**課題:**
1. 原文のうち、「書けるとは。結構なエンタメ系でした。」から「このトースターにはミウラという名前までついている。」までの部分を、一字も変えずにそのまま返す。
2. 原文の「古代の」で始まり「霊能力と。」で終わる箇所で、「と」によって並べられているものをすべて挙げる。

**原文抜粋:**
---

IoTを物の怪と訳す

フォマルハウトの三つの燭台〈倭篇〉

フォマルハウトの三つの燭台〈倭篇〉

既定の文字数にまとめる。
ノートPCのディスプレイで
切った貼ったするよりは、
赤ペンで書いた方が楽。

フォマルハウトの三つの燭台』神林長平著を読む。
いやはや、こういうものまで書いてしまうとは。
書けるとは。結構なエンタメ系でした。
古代の『フォマルハウトの三つの燭台』と
現代のIoT(モノのインターネット 変な日本語訳)と
霊能力と。

「きょうトースターが死んだ」の書き出し。
「ある日ママンが死んだ」なら知っているが。
今日日のトースターは人工知能搭載でIoTゆえ
パンを焼くだけじゃない。
あ、IoTとか騒がれているが、
昔流行ったユビキタスコンピューティングの焼き直しだと
勝手に思っている。
このトースターにはミウラという名前までついている。

家電も進化して人工音声でアドバイスをくれる。

---

**提供データ:**

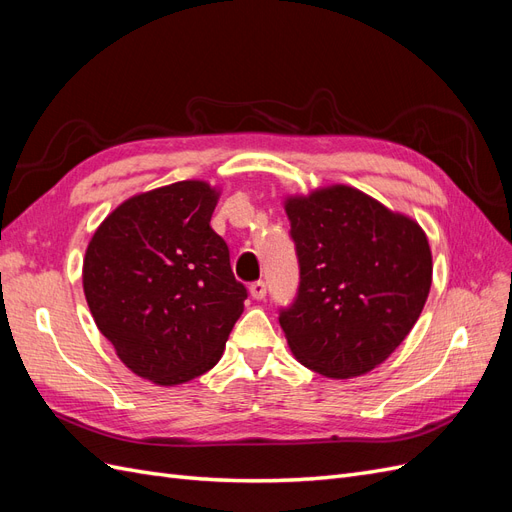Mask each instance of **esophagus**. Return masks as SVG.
<instances>
[{"label": "esophagus", "instance_id": "esophagus-1", "mask_svg": "<svg viewBox=\"0 0 512 512\" xmlns=\"http://www.w3.org/2000/svg\"><path fill=\"white\" fill-rule=\"evenodd\" d=\"M250 294H252V299H256V301L265 299V297H267V284L262 282V280L252 282V284H250Z\"/></svg>", "mask_w": 512, "mask_h": 512}]
</instances>
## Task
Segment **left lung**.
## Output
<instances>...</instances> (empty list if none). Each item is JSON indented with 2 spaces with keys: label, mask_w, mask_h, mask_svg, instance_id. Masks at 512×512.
Wrapping results in <instances>:
<instances>
[{
  "label": "left lung",
  "mask_w": 512,
  "mask_h": 512,
  "mask_svg": "<svg viewBox=\"0 0 512 512\" xmlns=\"http://www.w3.org/2000/svg\"><path fill=\"white\" fill-rule=\"evenodd\" d=\"M301 282L280 324L301 365L344 380L384 363L421 316L431 288L425 230L350 185L288 196Z\"/></svg>",
  "instance_id": "obj_1"
}]
</instances>
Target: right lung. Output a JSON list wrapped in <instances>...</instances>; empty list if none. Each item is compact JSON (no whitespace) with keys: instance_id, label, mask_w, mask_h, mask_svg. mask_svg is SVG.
Here are the masks:
<instances>
[{"instance_id":"obj_1","label":"right lung","mask_w":512,"mask_h":512,"mask_svg":"<svg viewBox=\"0 0 512 512\" xmlns=\"http://www.w3.org/2000/svg\"><path fill=\"white\" fill-rule=\"evenodd\" d=\"M220 192L188 179L136 194L106 215L83 260V290L121 363L160 386L222 359L247 290L211 228Z\"/></svg>"}]
</instances>
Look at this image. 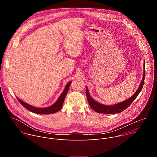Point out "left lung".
<instances>
[{"label": "left lung", "mask_w": 157, "mask_h": 157, "mask_svg": "<svg viewBox=\"0 0 157 157\" xmlns=\"http://www.w3.org/2000/svg\"><path fill=\"white\" fill-rule=\"evenodd\" d=\"M144 74H143V78L142 79V81L140 82V84L137 90V91L134 93L133 96H132L130 98L127 99L125 101H124L121 102L110 105H107L104 104H100L97 101H94L89 94L88 88L87 87H86V94L87 96V101L89 102V105L91 107V108L95 110L98 113H102V114H117L120 113L123 110H124L125 109H127L131 104L132 102L136 99V98L137 97V96L139 94L140 91H142V89L144 86V79H145V61L144 64Z\"/></svg>", "instance_id": "obj_1"}]
</instances>
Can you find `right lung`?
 <instances>
[{"label":"right lung","instance_id":"obj_1","mask_svg":"<svg viewBox=\"0 0 157 157\" xmlns=\"http://www.w3.org/2000/svg\"><path fill=\"white\" fill-rule=\"evenodd\" d=\"M71 81H70L68 84L66 85L64 91L61 94V95L59 96L58 100L53 104H52V105L47 107H44V108L36 107H34L33 105H31L24 102L23 101L20 100L18 98H17V99L22 105L33 113H35V114H54V113H57L58 111H59L61 109V107L63 105V102H64L65 97L67 94V93H68V89H69L70 84L71 83Z\"/></svg>","mask_w":157,"mask_h":157}]
</instances>
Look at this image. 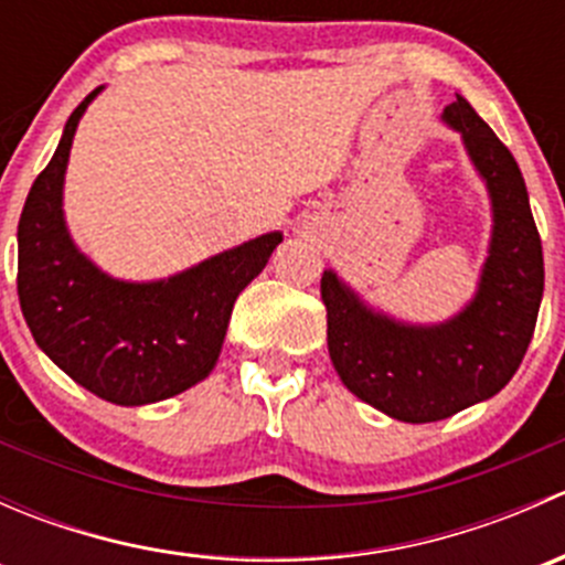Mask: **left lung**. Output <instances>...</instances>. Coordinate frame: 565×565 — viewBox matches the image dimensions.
Listing matches in <instances>:
<instances>
[{"instance_id":"obj_1","label":"left lung","mask_w":565,"mask_h":565,"mask_svg":"<svg viewBox=\"0 0 565 565\" xmlns=\"http://www.w3.org/2000/svg\"><path fill=\"white\" fill-rule=\"evenodd\" d=\"M492 204V237L470 303L446 322L413 324L372 309L322 273L328 352L361 402L404 424H431L492 398L520 369L544 295V254L509 147L461 95L443 111Z\"/></svg>"}]
</instances>
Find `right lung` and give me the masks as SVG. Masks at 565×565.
Returning a JSON list of instances; mask_svg holds the SVG:
<instances>
[{"mask_svg":"<svg viewBox=\"0 0 565 565\" xmlns=\"http://www.w3.org/2000/svg\"><path fill=\"white\" fill-rule=\"evenodd\" d=\"M67 117L49 167L32 182L19 221V300L38 347L82 388L122 407L161 402L215 369L237 295L284 241L267 232L158 281H122L78 250L62 188L78 119Z\"/></svg>","mask_w":565,"mask_h":565,"instance_id":"add662e5","label":"right lung"}]
</instances>
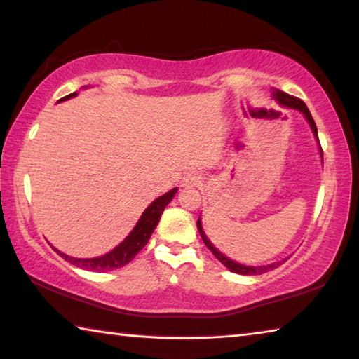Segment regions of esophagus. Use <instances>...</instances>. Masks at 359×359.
<instances>
[{"mask_svg":"<svg viewBox=\"0 0 359 359\" xmlns=\"http://www.w3.org/2000/svg\"><path fill=\"white\" fill-rule=\"evenodd\" d=\"M198 184H199V175L194 172H188L184 175V179H182V187H185V188L196 187Z\"/></svg>","mask_w":359,"mask_h":359,"instance_id":"obj_1","label":"esophagus"}]
</instances>
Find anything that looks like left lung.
<instances>
[{"mask_svg": "<svg viewBox=\"0 0 359 359\" xmlns=\"http://www.w3.org/2000/svg\"><path fill=\"white\" fill-rule=\"evenodd\" d=\"M274 98H276L278 102H282L283 106H287V107H290V109H296V111H299L301 114H304V117H306V120L309 121V125H311V128H312V131H313V136L317 137V141H318L317 125H315V121H313L312 115H311V111H309L307 106L304 104V101L297 100V98H294V96H291V95H287L285 92H280V90H276V92H274ZM320 150H321V147H320ZM321 155H323V154H321ZM196 224H198V231H199V234H201L204 244L208 245L209 250H210L212 253H214V257H215L218 261H220V263H222L223 266H226L231 272H236V274H242V276H257V274H264V272L271 271V269H276V267H277L278 264H280V263H274V264L257 266V267H255V266H244V264L236 263V261L226 258V257H224V255H222L220 252H218L214 245H212V242L208 239V236L204 234L203 226H201V220H199V218H198V223H196Z\"/></svg>", "mask_w": 359, "mask_h": 359, "instance_id": "8db88e82", "label": "left lung"}]
</instances>
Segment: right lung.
<instances>
[{
	"label": "right lung",
	"instance_id": "obj_1",
	"mask_svg": "<svg viewBox=\"0 0 359 359\" xmlns=\"http://www.w3.org/2000/svg\"><path fill=\"white\" fill-rule=\"evenodd\" d=\"M77 93H71L68 96H65L60 101L74 98ZM58 101V102H60ZM177 193V188H172L171 191H168L166 194H163L158 199H155L147 209L144 210V214L139 218V222L136 223V226L133 228L131 233L126 236L125 241L121 242L120 245H117L106 255L98 258H72L68 257V255L62 253L57 248H53L60 257L65 258L66 261H69L71 264H74L81 269H87V271H93V272H106V271H114L118 269V267L128 264L130 261L136 257V255L142 250L144 245L147 244L151 233L156 228L158 222H160V217L165 210L166 205L172 201L174 194Z\"/></svg>",
	"mask_w": 359,
	"mask_h": 359
}]
</instances>
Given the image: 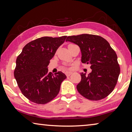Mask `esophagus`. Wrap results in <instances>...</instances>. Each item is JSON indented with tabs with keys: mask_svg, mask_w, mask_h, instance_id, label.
I'll return each instance as SVG.
<instances>
[{
	"mask_svg": "<svg viewBox=\"0 0 132 132\" xmlns=\"http://www.w3.org/2000/svg\"><path fill=\"white\" fill-rule=\"evenodd\" d=\"M71 74H72V72H71V71H66V75L67 76H70Z\"/></svg>",
	"mask_w": 132,
	"mask_h": 132,
	"instance_id": "34e87169",
	"label": "esophagus"
}]
</instances>
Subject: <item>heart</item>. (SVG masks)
I'll return each instance as SVG.
<instances>
[{
	"label": "heart",
	"mask_w": 132,
	"mask_h": 132,
	"mask_svg": "<svg viewBox=\"0 0 132 132\" xmlns=\"http://www.w3.org/2000/svg\"><path fill=\"white\" fill-rule=\"evenodd\" d=\"M73 45V44H69V45H68V47H69V46H71V45Z\"/></svg>",
	"instance_id": "heart-1"
}]
</instances>
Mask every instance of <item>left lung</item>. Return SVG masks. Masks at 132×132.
<instances>
[{"label":"left lung","instance_id":"1","mask_svg":"<svg viewBox=\"0 0 132 132\" xmlns=\"http://www.w3.org/2000/svg\"><path fill=\"white\" fill-rule=\"evenodd\" d=\"M66 41L77 45L81 53V62L90 64L91 72L80 73L81 80L77 85L84 97L98 101L113 90L120 74L118 57L109 42L104 38L91 34L69 36Z\"/></svg>","mask_w":132,"mask_h":132}]
</instances>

---

**解答:**
1.
書けるとは。結構なエンタメ系でした。
古代の『フォマルハウトの三つの燭台』と
現代のIoT(モノのインターネット 変な日本語訳)と
霊能力と。

「きょうトースターが死んだ」の書き出し。
「ある日ママンが死んだ」なら知っているが。
今日日のトースターは人工知能搭載でIoTゆえ
パンを焼くだけじゃない。
あ、IoTとか騒がれているが、
昔流行ったユビキタスコンピューティングの焼き直しだと
勝手に思っている。
このトースターにはミウラという名前までついている。

2.
・古代の『フォマルハウトの三つの燭台』
・現代のIoT(モノのインターネット 変な日本語訳)
・霊能力